■ PAGE EXTRACT
>> begin

[kinovea-dev] Re: C# 3.0 in Kinovea sources

  • From: Hugh <greatview@xxxxxxxxx>
  • To: <kinovea-dev@xxxxxxxxxxxxx>
  • Date: Thu, 18 Aug 2011 13:20:51 +1000

Did you ever look at using http://directshownet.sourceforge.net/about.html,
http://blogs.msdn.com/b/mf/archive/2009/11/13/windows-media-foundation-team-
blog.aspx or http://mfnet.sourceforge.net/?  Using these system you would
get access to the built in hardware decoding, and all codex installed on a
system.  Maybe FFMpeg can be a fall back if the other systems don’t find
anything.  If you use WPF maybe these other systems are easier?  I don’t
really know much about WPF.

 

On Windows 7 native applications (like media players and live gallery) will
try media foundation then if that fails they go to direct show.  The built
in codecs in 7 are part of the media foundation.  FFMpeg support can always
be achieved through their direct show filters which means you can support
both without having to have both interfaces if need be.

>> end

■ SUPPLIED ENTRIES
>> begin

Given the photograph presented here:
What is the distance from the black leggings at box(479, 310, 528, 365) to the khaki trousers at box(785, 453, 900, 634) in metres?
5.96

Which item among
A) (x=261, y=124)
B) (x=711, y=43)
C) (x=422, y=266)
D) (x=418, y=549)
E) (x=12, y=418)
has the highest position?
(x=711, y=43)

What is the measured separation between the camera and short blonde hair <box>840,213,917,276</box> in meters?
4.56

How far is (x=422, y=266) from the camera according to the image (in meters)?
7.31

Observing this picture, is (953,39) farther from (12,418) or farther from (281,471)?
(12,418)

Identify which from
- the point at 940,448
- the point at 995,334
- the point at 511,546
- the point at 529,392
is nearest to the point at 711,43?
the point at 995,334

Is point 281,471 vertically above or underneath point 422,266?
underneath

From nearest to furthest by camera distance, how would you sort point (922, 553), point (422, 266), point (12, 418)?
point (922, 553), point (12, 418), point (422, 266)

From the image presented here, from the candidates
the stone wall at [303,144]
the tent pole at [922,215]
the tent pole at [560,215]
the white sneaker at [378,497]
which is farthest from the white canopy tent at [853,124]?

>> end

■ EXERCISE INSTRUCTIONS
**a.** Which header fields appear in the Kinovea mailing-list message, and what value does each one give?
**b.** Answer these questions about the Kinovea mailing-list message:
(i) Who sent it?
(ii) On Windows 7, what do native applications try first when playing media?
(iii) What role does the writer suggest FFMpeg could play if the other systems don't find anything?
**c.** In the Kinovea mailing-list message, rewrite the passage starting with "Did you ever" and going on through "much about WPF.", replacing "WPF" with "Windows Presentation Foundation" wherever it occurs.

■ TASK-BY-TASK OUTPUTS
**a.**
From: Hugh <greatview@xxxxxxxxx>
To: <kinovea-dev@xxxxxxxxxxxxx>
Date: Thu, 18 Aug 2011 13:20:51 +1000

**b.**
(i) Hugh.
(ii) Media foundation.
(iii) A fall back.

**c.**
Did you ever look at using http://directshownet.sourceforge.net/about.html,
http://blogs.msdn.com/b/mf/archive/2009/11/13/windows-media-foundation-team-
blog.aspx or http://mfnet.sourceforge.net/?  Using these system you would
get access to the built in hardware decoding, and all codex installed on a
system.  Maybe FFMpeg can be a fall back if the other systems don’t find
anything.  If you use Windows Presentation Foundation maybe these other systems are easier?  I don’t
really know much about Windows Presentation Foundation.